白鳥のとみやまのネタバレレビュー・内容・結末

白鳥(2023年製作の映画)
3.1

このレビューはネタバレを含みます

ウェス・アンダーソン作品は、時折「どうも!ウェス・アンダーソンです!」と大声で自己紹介してくるようなものがある。「あー、知ってます。はい」と言って目を逸らしても「ウェス・アンダーソンです!!」と目を合わせるように挨拶されるので、もうちょっと物語を楽しみたいんだけどなー、という気持ちにさせてくれる、あの感じ。もしかすると今回の短編集では、今作が一番それに当てはまるのかもしれない。

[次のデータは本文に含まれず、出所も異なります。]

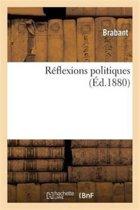 R�flexions Politiques
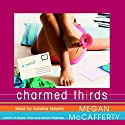 Charmed Thirds Audiobook by Megan McCafferty Narrated by Emily Janice Card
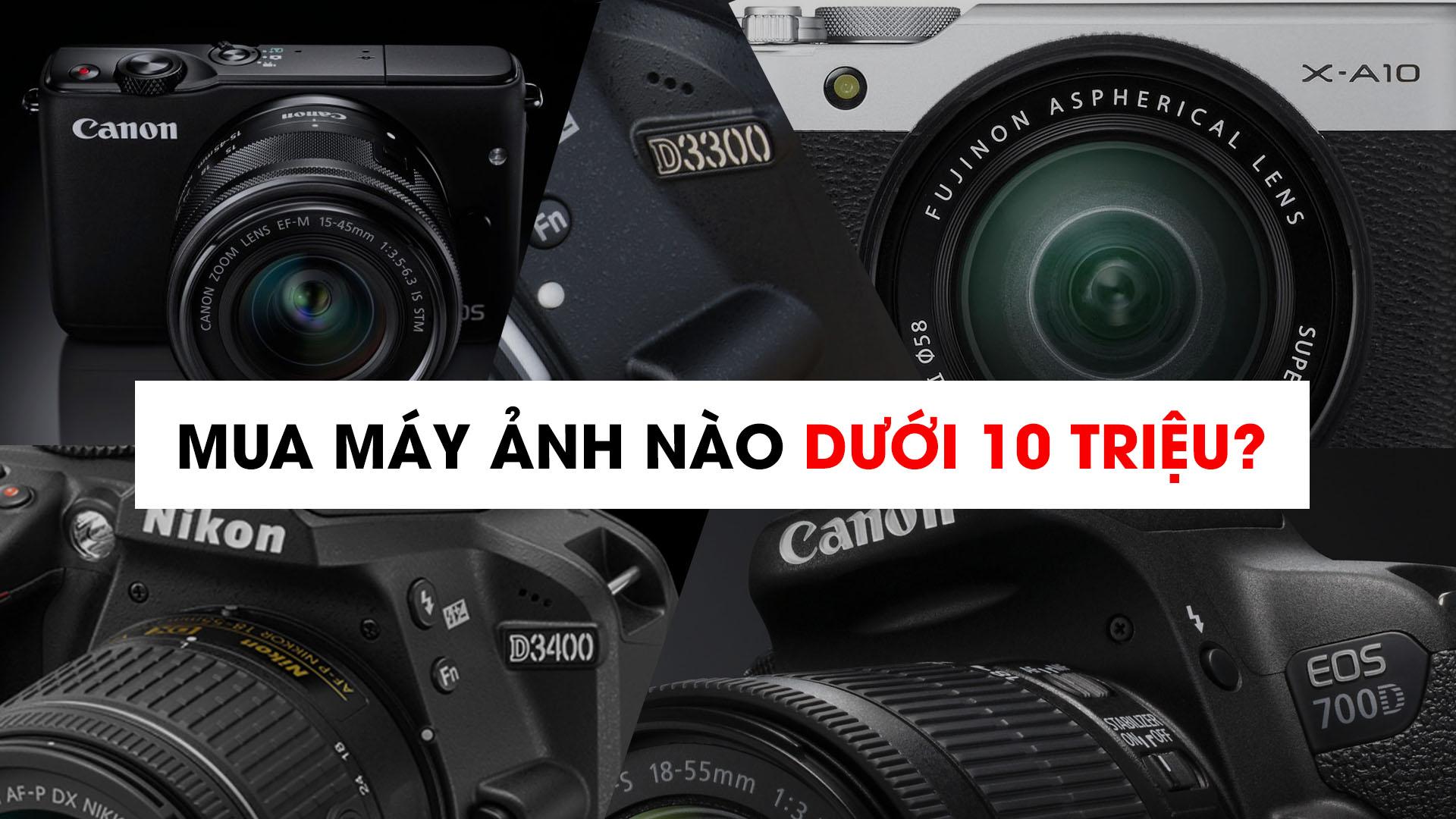 Mua máy ảnh nào trong năm 2017 với tầm giá dưới 10 triệu? | 50mm Vietnam Official Site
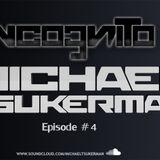 Michael Tsukerman - Incognito Episode 4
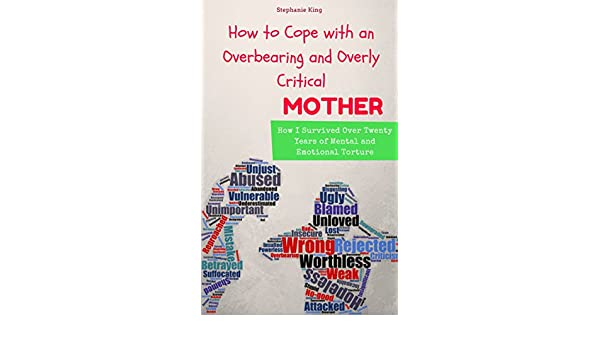 How to Cope with an Overbearing and Overcritical Mother: How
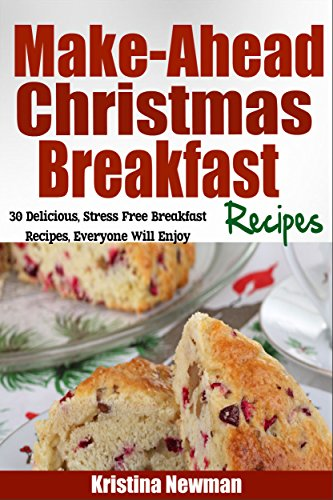 Make-Ahead Christmas Breakfast & Brunch Recipes: 30 Delicious Stress Free Breakfast Recipes Everyone Will Enjoy(Christmas Casseroles, Pancakes, Waffles and More) by Kristina Newman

勧善懲悪をすり抜けた、善のない乾いた温度が物語に潜んでいる。もちろん後味のいいものではない。
なのに、映像上では、時折、ウェス・アンダーソンが「やあみんな!」みたいな感じで手を上げてくる。ポップな洒落た温度が妙に合っていない気がする。が、奥底に眠る負の温度ははっきり感じられた。感じられたけど、これが最適解ではない気がする。なんだか釈然としない。マーティン・マクドナーなどが作ったら、また違う顔を見せてくれそうな映画。